How to make interoperable authentication applets on SIM cards?
The interoperability of SIM card applets (SIM Toolkit applications) is an important requirement in today’s mobile communication business. It is normal practice for MNOs to have SIM cards from different SIM vendors. These different cards come with different characteristics including differences in ETSI library versions, Java Card versions, GlobalPlatform API releases etc. The SIM cards are highly standardized in the ETSI Smart Card Platform (SCP) technical specifications. Cryptography and Java Card technologies are also highly standardized even though these technologies have been evolving for a long time. The common problem is that there are still small hidden obstacles and differences in the card platform implementations that every new software must be properly tested and verified.
For the purpose of this blog, we have identified two different legacy approaches to solving SIM toolkit application interoperability issues in mobile communication business.
The first approach is to write detailed specifications in ETSI or in other standardization forums. The GSMA Mobile Connect specification tries to solve CPAS8 applet interoperability in this way. The CPAS8 applet specification has only small number of options and the specification is very detailed. SIMalliance has also published corresponding “Mobile Connect SIM Applet Interoperability Stepping Stones” specification for the CPAS8 applet. The biggest pro of this approach is that the specifications become industry standards meaning anyone can use the specification to develop an authentication applet. This approach is good when a company has enough development resources to follow yet another specification and related conventions. However, the con of this approach is that industry specification and standardization endeavor often takes long, produces large documentation that is sometimes difficult to read/understand and often times, does not cover everything (covers only the most common interoperability issues).
The second approach is the one taken by some SIM card vendors. SIM card vendors have a slightly different approach for interoperability. Gemalto (GTO) has a VMAC applet certification procedure and Giesecke & Devrient (GD) has a WIB applet certification procedure. Pro of this approach is that someone makes some business by checking the applet interoperability and therefore quality control is higher than when vendors just follow new GSMA/SIMalliance specifications. Con in this model is that the applet issuer like GTO or GD will be better positioned in the applet (and SIM card) market than other players. They can control the speed of new certified cards and monitor the other vendor’s products etc.
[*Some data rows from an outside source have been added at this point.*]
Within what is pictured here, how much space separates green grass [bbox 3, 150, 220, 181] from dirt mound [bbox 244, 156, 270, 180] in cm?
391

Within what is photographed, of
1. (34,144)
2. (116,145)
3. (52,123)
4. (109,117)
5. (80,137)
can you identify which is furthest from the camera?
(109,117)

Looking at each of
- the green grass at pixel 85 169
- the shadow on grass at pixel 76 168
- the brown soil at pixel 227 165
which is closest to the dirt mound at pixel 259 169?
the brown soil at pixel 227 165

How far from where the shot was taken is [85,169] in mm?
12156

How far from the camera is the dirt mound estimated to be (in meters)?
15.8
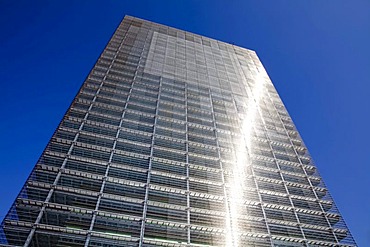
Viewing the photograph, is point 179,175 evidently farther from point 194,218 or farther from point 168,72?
point 168,72

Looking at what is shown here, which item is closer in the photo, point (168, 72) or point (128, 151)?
point (128, 151)

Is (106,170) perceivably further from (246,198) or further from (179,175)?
(246,198)

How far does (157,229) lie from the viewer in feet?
75.1

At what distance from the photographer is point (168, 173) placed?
27.5 meters

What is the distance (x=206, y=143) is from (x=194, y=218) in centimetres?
954

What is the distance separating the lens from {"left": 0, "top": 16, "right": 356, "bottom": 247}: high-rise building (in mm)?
21891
Methics takes a new approach to the interoperability issues. The Alauda Applet was developed with interoperability in mind; hence the applet supports cards from all SIM card vendors. An accompanying testing tool – the AlaudaTool – is provided in the applet package for applet/card interoperability testing. The pro of this approach is that you can easily test various product combinations and get clear test reports quickly. It is also cost efficient to deploy applets on every possible new SIM platforms. Con is that the testing tool depends on the applet specification and it is quite hard to develop new tools. To minimize required new development work for each new applet specification we have developed an applet test framework and nowadays we can just define new applet functional tests by just adding new simple Java JUnit tests.